(Spatial relation data)

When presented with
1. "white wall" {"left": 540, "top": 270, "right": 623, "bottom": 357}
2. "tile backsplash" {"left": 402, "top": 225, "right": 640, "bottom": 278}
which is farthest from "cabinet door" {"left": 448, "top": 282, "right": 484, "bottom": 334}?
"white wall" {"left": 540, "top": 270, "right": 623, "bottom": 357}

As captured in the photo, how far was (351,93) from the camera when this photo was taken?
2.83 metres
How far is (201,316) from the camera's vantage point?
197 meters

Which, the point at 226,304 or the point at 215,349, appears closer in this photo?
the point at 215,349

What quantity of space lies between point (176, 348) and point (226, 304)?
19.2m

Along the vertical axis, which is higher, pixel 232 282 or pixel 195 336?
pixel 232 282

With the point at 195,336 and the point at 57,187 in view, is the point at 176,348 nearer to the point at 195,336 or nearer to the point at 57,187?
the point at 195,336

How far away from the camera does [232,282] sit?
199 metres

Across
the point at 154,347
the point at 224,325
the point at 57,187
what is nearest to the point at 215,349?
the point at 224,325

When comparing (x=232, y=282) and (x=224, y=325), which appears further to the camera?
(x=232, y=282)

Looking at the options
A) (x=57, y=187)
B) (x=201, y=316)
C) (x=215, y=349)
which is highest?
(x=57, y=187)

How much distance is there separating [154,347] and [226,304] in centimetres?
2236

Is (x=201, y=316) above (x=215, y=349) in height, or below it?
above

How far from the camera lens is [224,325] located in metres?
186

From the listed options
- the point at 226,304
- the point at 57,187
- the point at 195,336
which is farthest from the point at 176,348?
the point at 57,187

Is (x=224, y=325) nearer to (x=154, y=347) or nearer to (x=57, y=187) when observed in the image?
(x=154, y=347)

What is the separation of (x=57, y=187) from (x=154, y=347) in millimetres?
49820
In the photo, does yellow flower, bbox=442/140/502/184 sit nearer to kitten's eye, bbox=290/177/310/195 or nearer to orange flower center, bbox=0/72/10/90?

*Task brief:*
Rewrite every line of the items above as a numbered list, omitting the blank lines.

*Worked answer:*
1. When presented with
2. 1. "white wall" {"left": 540, "top": 270, "right": 623, "bottom": 357}
3. 2. "tile backsplash" {"left": 402, "top": 225, "right": 640, "bottom": 278}
4. which is farthest from "cabinet door" {"left": 448, "top": 282, "right": 484, "bottom": 334}?
5. "white wall" {"left": 540, "top": 270, "right": 623, "bottom": 357}
6. As captured in the photo, how far was (351,93) from the camera when this photo was taken?
7. 2.83 metres
8. How far is (201,316) from the camera's vantage point?
9. 197 meters
10. Which, the point at 226,304 or the point at 215,349, appears closer in this photo?
11. the point at 215,349
12. What quantity of space lies between point (176, 348) and point (226, 304)?
13. 19.2m
14. Along the vertical axis, which is higher, pixel 232 282 or pixel 195 336?
15. pixel 232 282
16. With the point at 195,336 and the point at 57,187 in view, is the point at 176,348 nearer to the point at 195,336 or nearer to the point at 57,187?
17. the point at 195,336
18. How far away from the camera does [232,282] sit?
19. 199 metres
20. Across
21. the point at 154,347
22. the point at 224,325
23. the point at 57,187
24. what is nearest to the point at 215,349?
25. the point at 224,325
26. When comparing (x=232, y=282) and (x=224, y=325), which appears further to the camera?
27. (x=232, y=282)
28. Looking at the options
29. A) (x=57, y=187)
30. B) (x=201, y=316)
31. C) (x=215, y=349)
32. which is highest?
33. (x=57, y=187)
34. How much distance is there separating [154,347] and [226,304] in centimetres?
35. 2236
36. Is (x=201, y=316) above (x=215, y=349) in height, or below it?
37. above
38. How far from the camera lens is [224,325] located in metres?
39. 186
40. From the listed options
41. - the point at 226,304
42. - the point at 57,187
43. - the point at 195,336
44. which is farthest from the point at 176,348?
45. the point at 57,187
46. Is (x=224, y=325) nearer to (x=154, y=347) or nearer to (x=57, y=187) when observed in the image?
47. (x=154, y=347)
48. What is the separation of (x=57, y=187) from (x=154, y=347) in millimetres?
49. 49820
50. In the photo, does yellow flower, bbox=442/140/502/184 sit nearer to kitten's eye, bbox=290/177/310/195 or nearer to orange flower center, bbox=0/72/10/90?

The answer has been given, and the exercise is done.